MAHKEMESİ : SAKARYA BÖLGE ADLİYE MAHKEMESİ 1. HUKUK DAİRESİ
DAVA TÜRÜ : TAPU İPTALİ VE TESCİL
Taraflar arasındaki tapu iptali ve tescil istemli dava sonunda Sakarya Bölge Adliye Mahkemesi 1. Hukuk Dairesince verilen 11/03/2021 tarihli, 2021/319 Esas ve 2021/426 Karar sayılı ilamı yasal süre içerisinde asıl ve birleştirilen davada davacı vekili tarafından duruşma istemli temyiz edilmiş olmakla; duruşma günü olarak saptanan 27.01.2022 Perşembe günü için yapılan tebligat üzerine temyiz edilen davalı ... vekili Avukat ...... geldi, davatiye tebliğine rağmen davacı vekili ve diğer davalılar vekili gelmediler. Yokluklarında duruşmaya başlandı, süresinde verilen ve kayıt olunduğu anlaşılan temyiz dilekçesinin kabulüne karar verildikten sonra, dosya incelenip gereği düşünüldü:
I. DAVA
Asıl davada davacı, dava konusu 2076 parsel sayılı taşınmazın mirasbırakan babasından kardeşlerine ve kendisine intikal ettiğini, kardeşi olan davalı ...’in taşınmazda yapılacak inşaat işleri ile ilgilenmesi için payını kendisine devretmesi, diğer kız kardeşinin de devrettiği, alınacak dairelerin kardeşler arasında eşit paylaşılacağı yönünde beyanda bulunması üzerine kendisinin de bedelsiz olarak payını devrettiğini, 2016 yılı Ağustos ayında oğlunun taşınmazın yanından geçerken inşaatın başladığını gördüğünü, bunun üzerine yaptığı araştırmada taşınmazda kat irtifakı tesis edildiğini, erkek kardeşlerden ...’e 7, ...’e 9 ve davalı ...’e 8 adet bağımsız bölüm, kız kardeşlerden ...’ye ise 4 adet bağımsız bölüm tescil edildiğini öğrenince kandırıldığını anladığını, fiil ehliyetinin de olmadığını, hile ve gabine uğradığını ileri sürerek, tapu kayıtlarının iptali ile payının adına tesciline karar verilmesini istemiş, aşamada davalı ...’e isabet eden yerlerin ... ve ...’e bağış suretiyle devredildiğini öğrendiklerini belirterek, onların da davaya dahil edilmesini istemiştir.

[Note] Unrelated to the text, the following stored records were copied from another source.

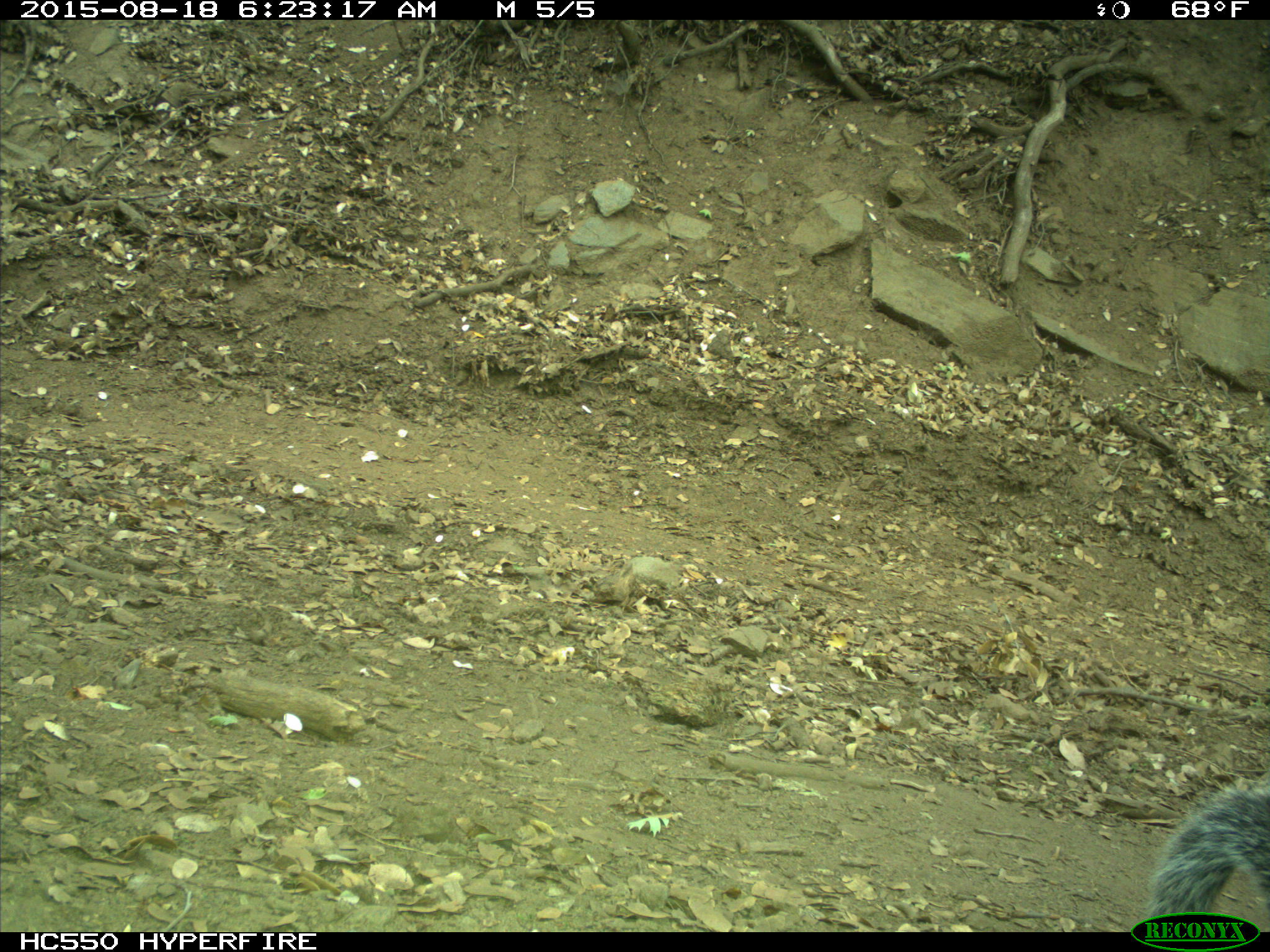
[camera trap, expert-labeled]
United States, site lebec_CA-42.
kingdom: Animalia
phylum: Chordata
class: Mammalia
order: Rodentia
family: Sciuridae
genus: Sciurus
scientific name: Sciurus carolinensis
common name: eastern gray squirrel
Sciurus carolinensis (eastern gray squirrel).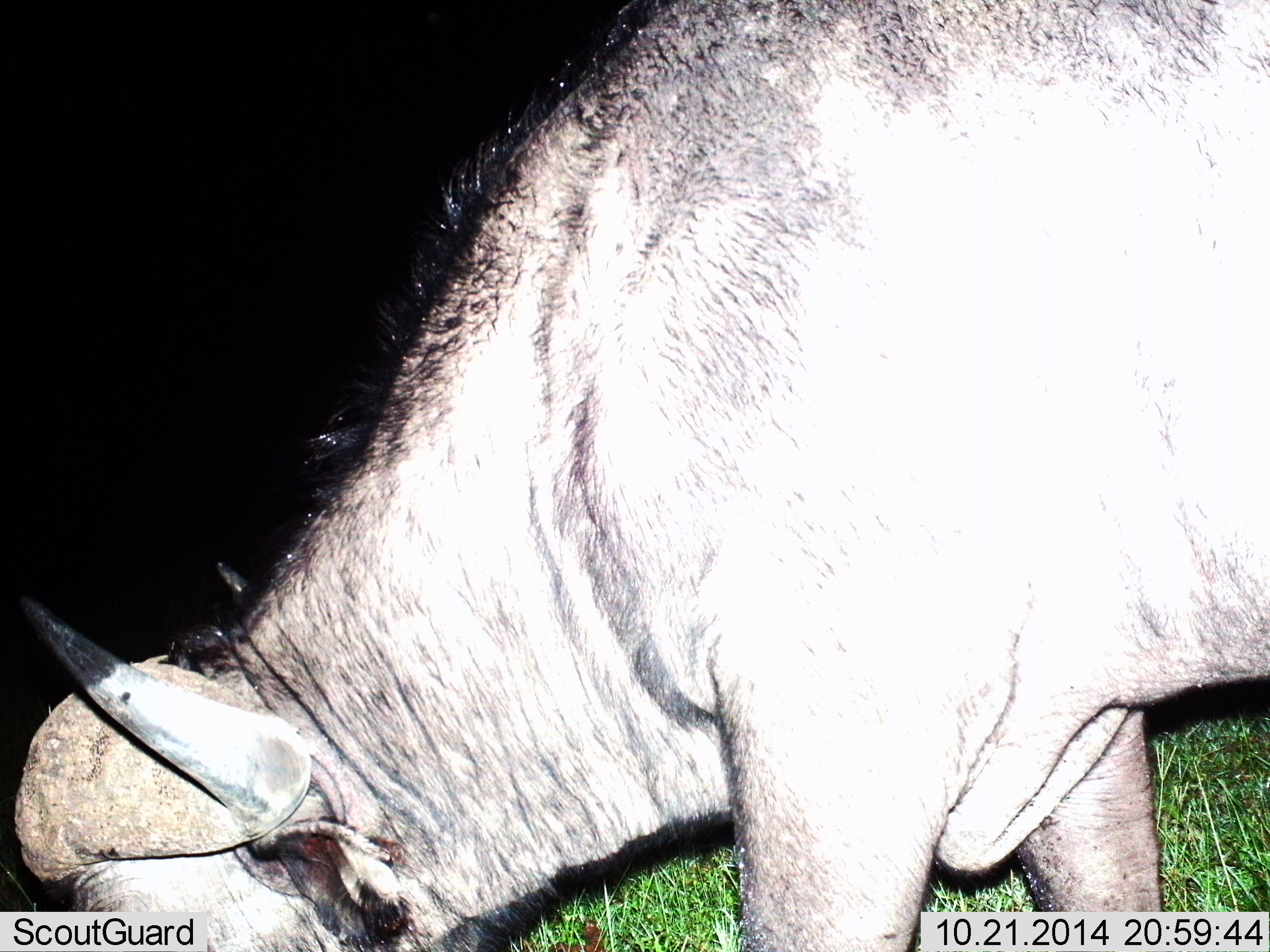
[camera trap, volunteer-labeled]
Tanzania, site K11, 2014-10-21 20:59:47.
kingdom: Animalia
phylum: Chordata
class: Mammalia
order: Artiodactyla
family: Bovidae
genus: Syncerus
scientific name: Syncerus caffer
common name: cape buffalo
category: buffalo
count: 1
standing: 10%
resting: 0%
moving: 0%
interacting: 0%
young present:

Birleştirilen davada davacı, davalı ...’e düşen 8 adet bağımsız bölümün muvazaalı olarak davalı ... ve ...’a bağışlandığını ileri sürülerek, bağış işleminin iptaline, asıl davaya konu alacağının faizi ile tahsiline karar verilmesini istemiştir.
II. CEVAP
Asıl davada davalı, davacının taşınmazdaki payını bedeli karşılığında kendisine sattığını, pişman olunca böyle bir dava açtığını, hak düşürücü sürenin geçtiğini, davacının öğrendiğini iddia ettiği tarihin doğru olmadığını, fiil ehliyetini haiz olmayan kişinin dava da açamayacağını, davacının hile veya gabine düşürülmediğini belirterek, davanın reddini savunmuştur.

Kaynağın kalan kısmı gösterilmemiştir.